D'abord, nous constatons ce que l'on peut appeler la « crise du Tier-3 » : si la pyramide du HPC met en place avec succès les trois Tiers (0, 1, 2) qui permettent de réaliser les calculs, et donc de produire les données, elle n'inclut pas le dernier niveau où sont analysées et valorisées ces données. Les infrastructures locales qui ont été mises en œuvre pour répondre à ce problème atteignent déjà souvent le point de rupture et ne paraissent pas pouvoir tenir dans les années qui viennent avec le passage à l'ExaScale. Ensuite, l'évolution extrêmement rapide du HPC a entraîné une professionnalisation des activités du calcul, et il est de plus en plus difficile pour un chercheur d'être spécialiste et acteur de l'ensemble des éléments constituant la chaîne de production et de valorisation des données simulées. Nous faisons trois recommandations principales : (1) La réactivation de l'ASSNA, (2) La constitution d'un groupe de réflexion qui devra proposer et évaluer des solutions coordonnées à la crise du Tier-3, et (3) la création d'un comité ad hoc qui devra réfléchir à un soutien possible au calcul intensif en termes de Services d'Observation.

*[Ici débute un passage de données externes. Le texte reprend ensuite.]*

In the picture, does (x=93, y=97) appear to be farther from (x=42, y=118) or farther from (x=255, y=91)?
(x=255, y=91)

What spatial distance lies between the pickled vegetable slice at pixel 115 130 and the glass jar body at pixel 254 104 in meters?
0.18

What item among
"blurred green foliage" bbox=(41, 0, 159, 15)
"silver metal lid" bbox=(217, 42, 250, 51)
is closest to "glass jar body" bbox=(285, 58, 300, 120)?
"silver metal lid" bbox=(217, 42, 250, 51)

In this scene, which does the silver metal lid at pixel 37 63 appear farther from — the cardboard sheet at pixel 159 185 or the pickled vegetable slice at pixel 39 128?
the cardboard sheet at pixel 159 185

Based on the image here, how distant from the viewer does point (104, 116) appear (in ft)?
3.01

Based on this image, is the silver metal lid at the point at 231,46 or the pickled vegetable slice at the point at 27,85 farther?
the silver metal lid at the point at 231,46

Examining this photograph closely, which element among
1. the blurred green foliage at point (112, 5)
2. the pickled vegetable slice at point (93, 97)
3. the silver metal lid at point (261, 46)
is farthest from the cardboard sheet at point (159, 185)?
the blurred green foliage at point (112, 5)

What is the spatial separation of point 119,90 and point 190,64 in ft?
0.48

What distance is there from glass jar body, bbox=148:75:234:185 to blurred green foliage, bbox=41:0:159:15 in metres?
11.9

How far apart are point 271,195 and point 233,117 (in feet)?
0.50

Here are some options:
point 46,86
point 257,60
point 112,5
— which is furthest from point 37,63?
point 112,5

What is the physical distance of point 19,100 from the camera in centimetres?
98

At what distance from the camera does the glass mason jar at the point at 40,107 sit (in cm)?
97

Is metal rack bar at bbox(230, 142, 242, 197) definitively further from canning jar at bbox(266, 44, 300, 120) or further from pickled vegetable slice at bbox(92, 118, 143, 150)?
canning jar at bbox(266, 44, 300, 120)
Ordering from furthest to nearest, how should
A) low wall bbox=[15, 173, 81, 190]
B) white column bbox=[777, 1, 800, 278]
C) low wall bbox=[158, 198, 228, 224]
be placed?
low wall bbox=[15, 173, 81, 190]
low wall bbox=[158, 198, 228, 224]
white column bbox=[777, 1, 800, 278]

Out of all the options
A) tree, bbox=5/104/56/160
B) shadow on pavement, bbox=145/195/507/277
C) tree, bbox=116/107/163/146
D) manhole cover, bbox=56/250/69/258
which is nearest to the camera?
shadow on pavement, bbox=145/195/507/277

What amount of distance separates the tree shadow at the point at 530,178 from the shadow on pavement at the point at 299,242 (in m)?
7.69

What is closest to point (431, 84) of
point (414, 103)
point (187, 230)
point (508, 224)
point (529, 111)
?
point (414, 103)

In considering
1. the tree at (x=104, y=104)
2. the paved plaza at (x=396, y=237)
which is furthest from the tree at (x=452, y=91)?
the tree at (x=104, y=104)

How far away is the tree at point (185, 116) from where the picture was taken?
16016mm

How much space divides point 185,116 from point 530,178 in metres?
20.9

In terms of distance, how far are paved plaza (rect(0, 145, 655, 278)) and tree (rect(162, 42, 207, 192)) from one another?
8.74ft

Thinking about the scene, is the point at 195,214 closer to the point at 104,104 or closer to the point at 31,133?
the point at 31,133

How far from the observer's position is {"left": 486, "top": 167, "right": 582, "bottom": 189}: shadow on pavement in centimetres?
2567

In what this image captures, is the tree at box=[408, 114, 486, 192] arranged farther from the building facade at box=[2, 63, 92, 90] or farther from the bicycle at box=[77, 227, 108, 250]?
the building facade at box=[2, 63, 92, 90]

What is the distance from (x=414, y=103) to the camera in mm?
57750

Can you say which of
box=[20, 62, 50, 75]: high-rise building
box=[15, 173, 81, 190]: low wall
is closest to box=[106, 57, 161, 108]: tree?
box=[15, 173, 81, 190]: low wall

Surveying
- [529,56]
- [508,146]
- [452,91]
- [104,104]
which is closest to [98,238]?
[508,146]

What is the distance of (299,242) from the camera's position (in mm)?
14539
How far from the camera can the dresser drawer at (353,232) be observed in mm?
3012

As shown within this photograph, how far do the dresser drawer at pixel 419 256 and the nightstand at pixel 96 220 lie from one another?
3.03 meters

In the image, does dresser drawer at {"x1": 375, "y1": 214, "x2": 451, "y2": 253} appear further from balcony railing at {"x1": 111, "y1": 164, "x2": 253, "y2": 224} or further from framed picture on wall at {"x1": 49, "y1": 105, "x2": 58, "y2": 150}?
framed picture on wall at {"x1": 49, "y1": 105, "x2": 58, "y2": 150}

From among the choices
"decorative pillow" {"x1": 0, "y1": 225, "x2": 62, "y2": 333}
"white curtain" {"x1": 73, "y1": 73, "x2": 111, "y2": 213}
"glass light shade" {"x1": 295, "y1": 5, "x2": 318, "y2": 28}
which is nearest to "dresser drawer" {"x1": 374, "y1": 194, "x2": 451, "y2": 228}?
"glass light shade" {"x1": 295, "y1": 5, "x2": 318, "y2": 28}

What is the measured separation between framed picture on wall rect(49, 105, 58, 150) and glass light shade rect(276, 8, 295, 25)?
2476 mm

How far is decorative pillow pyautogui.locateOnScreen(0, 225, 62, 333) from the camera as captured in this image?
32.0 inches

D. Centres de données nationaux

Les services de référence des centres de traitement, d'archivage et de diffusion de données sont le cœur du Service d'Observation SO5. Ces services doivent être pérennes sur le moyen et long terme (au minimum 10 ans) et doivent évoluer selon les besoins des utilisateurs. Recommandée par la dernière prospective INSU-AA, la structuration des services d'observation SO5 a été depuis menée à bien. Un élément central de cette structuration est la mise en place de centres d'expertise régionaux et de pôles thématiques nationaux. Un centre d'expertise régional ou un pôle thématique national est labellisé par l'INSU avec une liste des services associés. Au cours d'une première campagne, cinq centres et quatre pôles ont été labellisés. La nouvelle structuration représente un grand changement et un effort important pour la communauté. Il est désormais nécessaire de pérenniser et consolider cette nouvelle structuration qui devra assurer le bon fonctionnement des services SO5. Déjà bien avancé, le processus de mise en place de centres d'expertise régionaux doit continuer sans relâche. La constitution des pôles thématiques nationaux représente une étape clé du processus de structuration. Leur mise en place opérationnelle doit être effectuée le plus tôt possible.